___ EXTRACTED ENTRIES ___

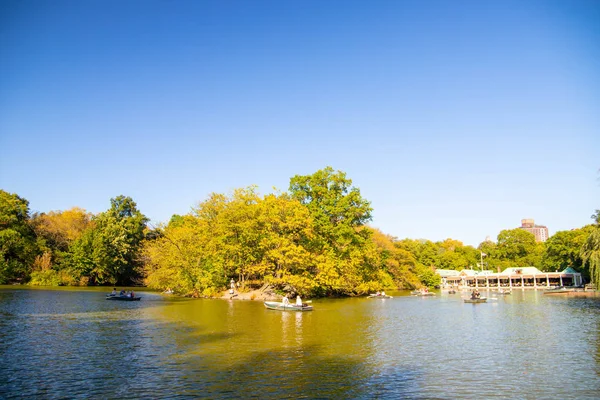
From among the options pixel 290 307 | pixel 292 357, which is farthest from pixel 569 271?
pixel 292 357

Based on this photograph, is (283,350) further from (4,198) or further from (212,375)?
(4,198)

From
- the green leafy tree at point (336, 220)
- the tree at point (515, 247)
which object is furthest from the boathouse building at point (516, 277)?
the green leafy tree at point (336, 220)

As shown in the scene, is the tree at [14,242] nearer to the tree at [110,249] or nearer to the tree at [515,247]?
the tree at [110,249]

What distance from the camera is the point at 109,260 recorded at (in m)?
79.6

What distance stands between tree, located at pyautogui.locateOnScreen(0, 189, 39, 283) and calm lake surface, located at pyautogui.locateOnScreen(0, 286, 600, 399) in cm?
4407

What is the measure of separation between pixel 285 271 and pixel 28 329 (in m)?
33.1

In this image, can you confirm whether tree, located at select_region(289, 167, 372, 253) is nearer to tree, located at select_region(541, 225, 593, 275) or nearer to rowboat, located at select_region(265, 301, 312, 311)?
rowboat, located at select_region(265, 301, 312, 311)

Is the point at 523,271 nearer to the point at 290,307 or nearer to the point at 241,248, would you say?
the point at 241,248

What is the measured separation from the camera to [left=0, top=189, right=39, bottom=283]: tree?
2746 inches

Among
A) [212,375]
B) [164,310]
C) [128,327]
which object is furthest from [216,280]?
[212,375]

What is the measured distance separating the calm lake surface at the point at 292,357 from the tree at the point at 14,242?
44.1m

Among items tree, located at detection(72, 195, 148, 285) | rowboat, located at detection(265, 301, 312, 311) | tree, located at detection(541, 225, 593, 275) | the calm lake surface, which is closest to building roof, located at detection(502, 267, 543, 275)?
tree, located at detection(541, 225, 593, 275)

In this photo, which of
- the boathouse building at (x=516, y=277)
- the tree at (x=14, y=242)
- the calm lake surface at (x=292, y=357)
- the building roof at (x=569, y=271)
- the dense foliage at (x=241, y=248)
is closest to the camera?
the calm lake surface at (x=292, y=357)

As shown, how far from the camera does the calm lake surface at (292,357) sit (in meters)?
14.5
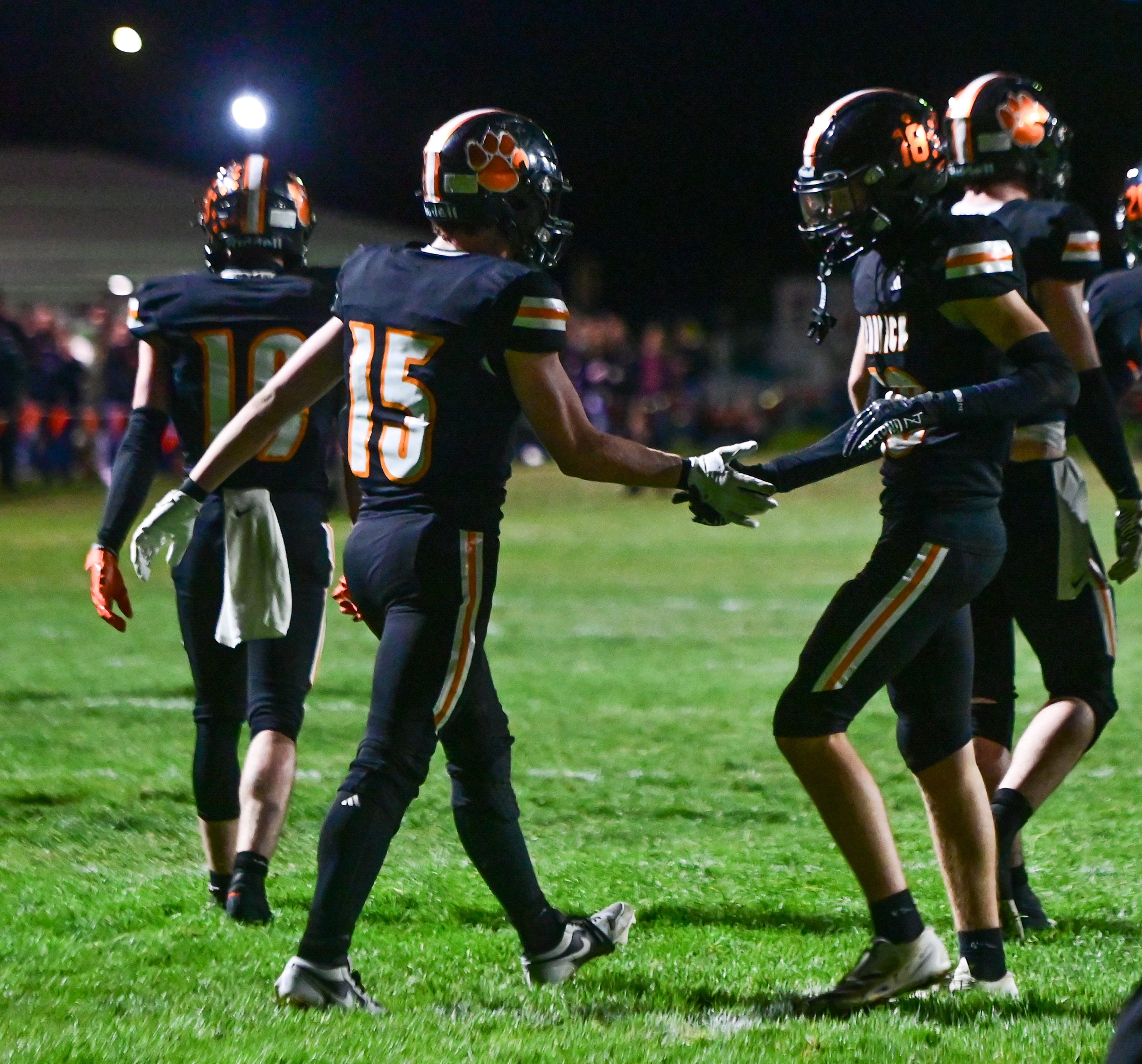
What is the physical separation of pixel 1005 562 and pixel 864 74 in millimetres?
24246

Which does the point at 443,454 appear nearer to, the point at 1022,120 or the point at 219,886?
the point at 219,886

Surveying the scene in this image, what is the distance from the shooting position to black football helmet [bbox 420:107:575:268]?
3.60m

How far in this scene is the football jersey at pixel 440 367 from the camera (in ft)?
11.3

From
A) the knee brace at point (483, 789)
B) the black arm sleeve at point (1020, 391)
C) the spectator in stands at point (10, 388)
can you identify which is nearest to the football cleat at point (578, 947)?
the knee brace at point (483, 789)

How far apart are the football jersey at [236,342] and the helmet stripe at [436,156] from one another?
102cm

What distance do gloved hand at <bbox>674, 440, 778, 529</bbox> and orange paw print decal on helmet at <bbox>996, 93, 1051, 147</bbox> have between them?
1479 mm

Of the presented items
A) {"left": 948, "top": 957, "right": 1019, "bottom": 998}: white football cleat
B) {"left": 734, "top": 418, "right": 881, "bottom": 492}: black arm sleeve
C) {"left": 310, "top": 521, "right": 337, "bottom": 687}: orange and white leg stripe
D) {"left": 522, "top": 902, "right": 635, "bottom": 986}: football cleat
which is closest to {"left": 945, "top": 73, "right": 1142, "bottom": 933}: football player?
{"left": 948, "top": 957, "right": 1019, "bottom": 998}: white football cleat

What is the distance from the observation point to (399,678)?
3502 millimetres

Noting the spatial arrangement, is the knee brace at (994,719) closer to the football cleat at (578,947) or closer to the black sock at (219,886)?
the football cleat at (578,947)

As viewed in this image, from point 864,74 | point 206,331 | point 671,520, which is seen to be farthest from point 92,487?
point 206,331

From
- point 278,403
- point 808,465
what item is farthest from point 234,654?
point 808,465

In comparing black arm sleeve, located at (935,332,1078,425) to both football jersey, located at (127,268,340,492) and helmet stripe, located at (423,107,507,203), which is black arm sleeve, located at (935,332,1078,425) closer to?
helmet stripe, located at (423,107,507,203)

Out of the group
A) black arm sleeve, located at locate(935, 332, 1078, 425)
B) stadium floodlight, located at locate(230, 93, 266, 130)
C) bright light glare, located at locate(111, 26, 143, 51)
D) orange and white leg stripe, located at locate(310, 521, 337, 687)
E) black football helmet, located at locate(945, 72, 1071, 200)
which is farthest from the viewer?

___

▶ WHAT IS REQUIRED
Write the records out again in full, exactly, and skip every picture.

▶ TASK SOLUTION
From among the options pixel 290 307 | pixel 292 357, which is farthest from pixel 569 271?
pixel 292 357

Based on this photograph, is (283,350) further from (4,198) or further from (212,375)?
(4,198)

From
- the green leafy tree at point (336, 220)
- the tree at point (515, 247)
which object is furthest from the boathouse building at point (516, 277)?
the green leafy tree at point (336, 220)

As shown in the scene, is the tree at [14,242] nearer to the tree at [110,249] or nearer to the tree at [515,247]?
the tree at [110,249]

What distance from the camera is the point at 109,260 recorded at (in m)?
79.6

What distance stands between tree, located at pyautogui.locateOnScreen(0, 189, 39, 283) and calm lake surface, located at pyautogui.locateOnScreen(0, 286, 600, 399) in cm?
4407

What is the measure of separation between pixel 285 271 and pixel 28 329 (in m)?
33.1

In this image, can you confirm whether tree, located at select_region(289, 167, 372, 253) is nearer to tree, located at select_region(541, 225, 593, 275) or nearer to rowboat, located at select_region(265, 301, 312, 311)?
rowboat, located at select_region(265, 301, 312, 311)

Is the point at 523,271 nearer to the point at 290,307 or nearer to the point at 241,248, would you say?
the point at 241,248

What is the measured separation from the camera to [left=0, top=189, right=39, bottom=283]: tree?
2746 inches

Among
A) [212,375]
B) [164,310]
C) [128,327]
which object is furthest from [216,280]?
[212,375]

What is the measured distance separating the calm lake surface at the point at 292,357 from the tree at the point at 14,242?
44.1m

Among items tree, located at detection(72, 195, 148, 285) | rowboat, located at detection(265, 301, 312, 311) | tree, located at detection(541, 225, 593, 275) | the calm lake surface, which is closest to building roof, located at detection(502, 267, 543, 275)?
tree, located at detection(541, 225, 593, 275)

In this photo, which of
- the boathouse building at (x=516, y=277)
- the tree at (x=14, y=242)
- the calm lake surface at (x=292, y=357)
- the building roof at (x=569, y=271)
- the dense foliage at (x=241, y=248)
is closest to the camera?
the calm lake surface at (x=292, y=357)

As shown, how far from the camera does the calm lake surface at (292,357) sit (in meters)?
14.5
What is the physical separation of pixel 1005 562 and pixel 864 74 in millimetres?
24246

Which does the point at 443,454 appear nearer to, the point at 1022,120 or the point at 219,886?
the point at 219,886

Surveying the scene in this image, what is the distance from the shooting position to black football helmet [bbox 420:107:575:268]?
3.60m

How far in this scene is the football jersey at pixel 440 367 from the camera (in ft)?
11.3

From
A) the knee brace at point (483, 789)
B) the black arm sleeve at point (1020, 391)
C) the spectator in stands at point (10, 388)
can you identify which is nearest to the football cleat at point (578, 947)?
the knee brace at point (483, 789)

How far apart are the football jersey at [236,342] and the helmet stripe at [436,156] from one another?
102cm

What distance do gloved hand at <bbox>674, 440, 778, 529</bbox> and orange paw print decal on helmet at <bbox>996, 93, 1051, 147</bbox> have between them?
1479 mm

Of the presented items
A) {"left": 948, "top": 957, "right": 1019, "bottom": 998}: white football cleat
B) {"left": 734, "top": 418, "right": 881, "bottom": 492}: black arm sleeve
C) {"left": 310, "top": 521, "right": 337, "bottom": 687}: orange and white leg stripe
D) {"left": 522, "top": 902, "right": 635, "bottom": 986}: football cleat
which is closest to {"left": 945, "top": 73, "right": 1142, "bottom": 933}: football player?
{"left": 948, "top": 957, "right": 1019, "bottom": 998}: white football cleat

What is the distance from the observation point to (399,678)?
3502 millimetres

Noting the spatial arrangement, is the knee brace at (994,719) closer to the football cleat at (578,947) or closer to the black sock at (219,886)?
the football cleat at (578,947)

As viewed in this image, from point 864,74 | point 206,331 | point 671,520, which is seen to be farthest from point 92,487?
point 206,331

From
- point 278,403
- point 808,465
what item is farthest from point 234,654?
point 808,465

In comparing black arm sleeve, located at (935,332,1078,425) to both football jersey, located at (127,268,340,492) and helmet stripe, located at (423,107,507,203), which is black arm sleeve, located at (935,332,1078,425) closer to?
helmet stripe, located at (423,107,507,203)

Out of the group
A) black arm sleeve, located at locate(935, 332, 1078, 425)
B) stadium floodlight, located at locate(230, 93, 266, 130)
C) bright light glare, located at locate(111, 26, 143, 51)
D) orange and white leg stripe, located at locate(310, 521, 337, 687)
E) black football helmet, located at locate(945, 72, 1071, 200)
which is farthest from the viewer?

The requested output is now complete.